Dans la lutte pour la réduction des prix de détail, le parti doit mobiliser tout le monde et sonner l’alarme. Les hauts prix sont la principale citadelle de la désunion avec les paysans, avec les masses, le principal nid de la bureaucratie. Il faut le comprendre et se l’enfoncer dans la tête.
A ce propos, je veux faire remarquer une chose qui passe souvent inaperçue : nous sommes engagés dans une nouvelle période, renfermant de nouvelles conditions de développement et nous imposant de nouvelles tâches. On le voit dans les rapports avec les campagnes. Auparavant, le principal moyen de l’Etat de tirer les ressources nécessaires des paysans était l’impôt ; maintenant, cette opération se fait surtout au moyen des prix.
Par quoi se traduisaient autrefois les rapports entre l’appareil gouvernemental d’une part, la masse ouvrière et les syndicats, de l’autre ? En premier lieu, par la question du salaire nominal. Maintenant, les ouvriers posent non seulement la question des salaires, mais, beaucoup plus qu’autrefois, la question des prix. Mais que font les syndicats dans ce sens ? Dans la question des prix, ils s’en tiennent dans une grande mesure à leur vieille attitude. Demandez aux syndicats comment leur travail se rattache à la question des prix ; demandezleur s’ils savent comme ils le devraient comment fonctionnent les coopératives. Il n’y a pas de coordination réelle sur ce point. Pourquoi ? Parce que nous sommes restés dans une grande mesure dans l’ancienne période, parce que toute notre machine d’attraction des masses a été construite dans des conditions différentes, dont nous sommes déjà sortis. Aujourd’hui, c’est justement dans les prix qu’est le nœud des rapports économiques et sociaux, et il est clair que si vous voulez intéresser les masses à l’édification économique, vous ne pouvez le faire sans que nos organisations de masse, et en premier lieu les syndicats, s’occupent de la façon la plus sérieuse de la question des prix. Ainsi, il est nécessaire de réfléchir aux moyens de faire quelques réformes d’organisation dans les syndicats pour les rendre aptes à s’acquitter de cette tâche.

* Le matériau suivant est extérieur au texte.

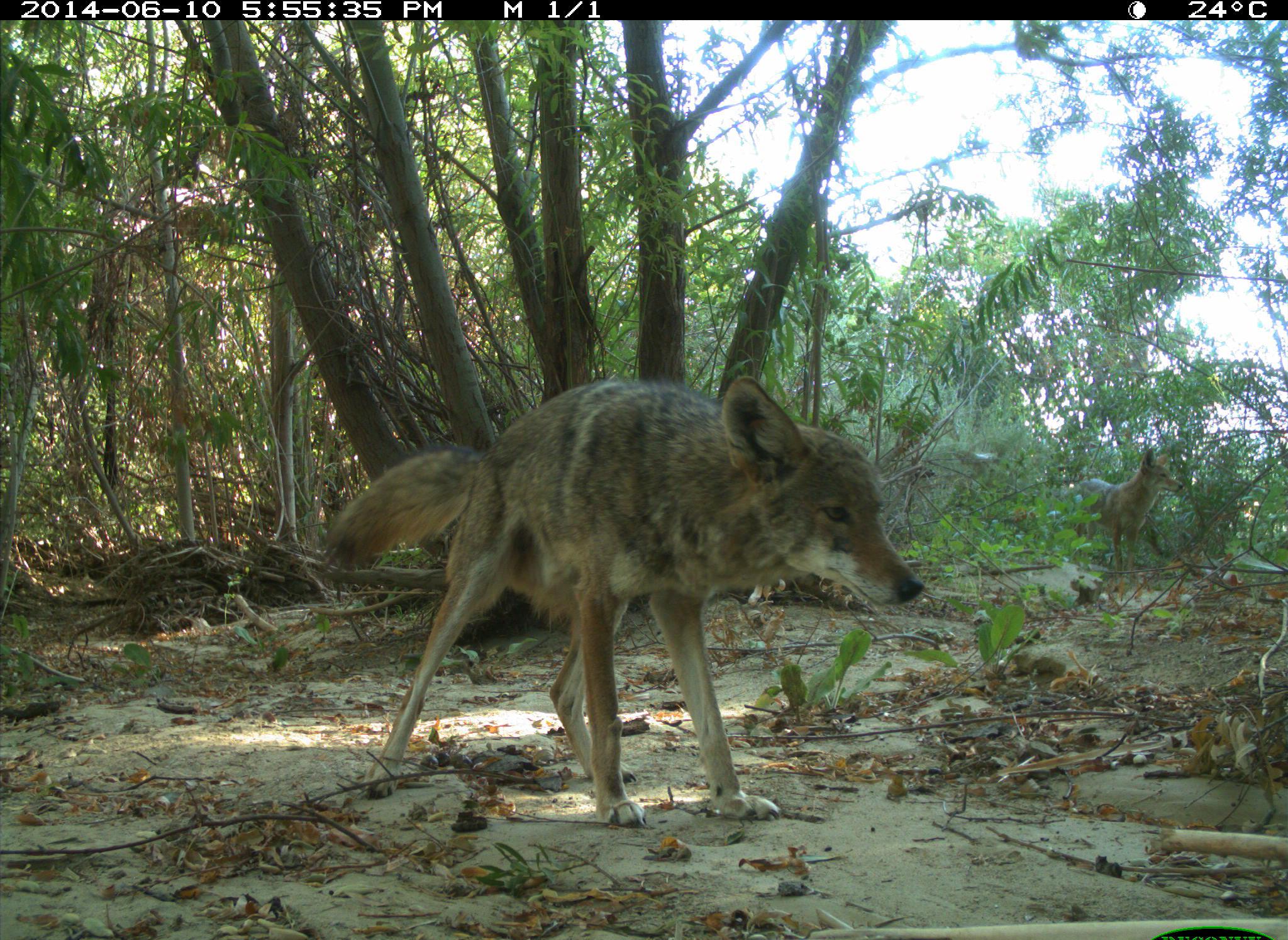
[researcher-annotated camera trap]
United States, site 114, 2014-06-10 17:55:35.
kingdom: Animalia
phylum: Chordata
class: Mammalia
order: Carnivora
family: Canidae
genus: Canis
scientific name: Canis latrans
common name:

Nous parlons beaucoup de rendre plus actives les conférences de production, de réaliser des améliorations techniques de toute sorte, nous avons une foule de conflits entre nos administrateurs et nos militants syndicaux. Si nous posions la question de façon que les ouvriers et les syndicats s’occupent de la question des prix, ils devraient dès lors, même du point de vue des intérêts immédiats des ouvriers, participer à l’examen des questions de calculs, de rendement du travail, etc. Nous pourrions dire à l’ouvrier : « Tu es intéressé à toucher tel salaire nominal, tu es encore plus intéressé dans la question des prix. Dans ce cas, aie l’obligeance de calculer toi-même. Tu es intéressé à avoir des prix bon marché, occupe-toi donc du fonctionnement de notre appareil commercial. Aie l’obligeance de nous aider, intéresse à cette œuvre les membres de la coopérative de consommation ». Il faut que le consommateur ait un droit de contrôle plus grand. Il faut développer une initiative réelle en matière de coopération, il faut attirer la masse dans la lutte pour la diminution des prix. Il faut, dans une certaine mesure, opposer cette masse à nos organisations. Bien entendu, ce mot d’ordre peut créer un certain danger, entraîner certaines frictions, pousser à des exagérations. Mais pour corriger tout cela nous avons un parti puissant et de grands moyens de persuasion. Ce qui est un plus grand mal, c’est que, bien que nous criions beaucoup ces derniers temps pour diminuer les prix de détail, nous sommes toujours embourbés dans la même ornière. Il faut renforcer la pression organisée du consommateur sur nos organisations commerciales et intéresser davantage nos syndicats à une participation effective aux calculs économiques, à la lutte pour la réduction des prix de détail.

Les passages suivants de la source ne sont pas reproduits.